* _TEXT SEGMENT_:
# # # # #

Now, there are several points to make. Chords and broken chords are best trained together. Although different techniques are required, the most fundamental concept to grasp is, I believe, that of ‘shape’, because this is the basis of accuracy—the fingers instinctively find the spatial relationships between the keys required. Movement around the keyboard can be introduced more successfully once chord shapes have been securely grasped.

Let’s look at this in practice, using Schumann’s ‘Wilder Reiter’, from Album für die Jugend, op. 68, as an example. Here, the melodic aspect of the piece mainly consists of broken chords, while the accompaniment is block chords. As I hope to show, the two hands actually move almost in parallel, which makes this an excellent study for chord- and broken-chord-playing, and a superbly clear demonstration of the difference between ‘shape’ and ‘position’.

The A section (this piece is in ternary form) consists of two four-bar phrases, the first three bars of each being identical. The final bar of the first phrase describes an imperfect cadence; this is balanced by the final bar of the second phrase, which describes a perfect cadence.

ex. 8. Robert Schumann: ‘Wilder Reiter’ from Album für die Jugend, op. 68, bars 1-8

As the breakdown of the first phrase in example 9 (below) shows, both hands move in parallel through i-ivc-i and V-ic-V progressions in bars 2 and 3 respectively. While the right hand in bars 0-2 outlines ic-i in broken chords, the left hand remains on a tonic chord in root position. (The omission of the fifth from the first chord is a pragmatic concession to avoid alternations between the right hand and left hand thumbs.) While we could imagine the left-hand chord to be hypothetically in second inversion, which would in fact result in both hands moving in parallel, the left hand would need to move into root position on the second beat of bar 1, a quaver before the right hand, so this muddies the waters more than it helps. (As a purely compositional observation, however, I feel that it is still worth making.) Changes of position and shape are marked.

# # # # #

* _DATASET CONTENT_:
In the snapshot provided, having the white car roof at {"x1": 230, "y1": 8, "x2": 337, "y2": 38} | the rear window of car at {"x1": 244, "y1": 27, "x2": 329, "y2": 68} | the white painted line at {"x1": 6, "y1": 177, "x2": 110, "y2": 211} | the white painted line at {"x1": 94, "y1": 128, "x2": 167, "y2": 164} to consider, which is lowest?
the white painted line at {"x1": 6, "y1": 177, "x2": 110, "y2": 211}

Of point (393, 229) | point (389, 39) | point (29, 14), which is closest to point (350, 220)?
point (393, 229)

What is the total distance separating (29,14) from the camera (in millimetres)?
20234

# # # # #

* _YOUR TASK_:
Repeat word for word the part of the passage on chords and broken chords that begins at the words "Let’s look at" and stops after the words "between ‘shape’ and ‘position’.".

* _ANSWER TO THIS PROBLEM_:
Let’s look at this in practice, using Schumann’s ‘Wilder Reiter’, from Album für die Jugend, op. 68, as an example. Here, the melodic aspect of the piece mainly consists of broken chords, while the accompaniment is block chords. As I hope to show, the two hands actually move almost in parallel, which makes this an excellent study for chord- and broken-chord-playing, and a superbly clear demonstration of the difference between ‘shape’ and ‘position’.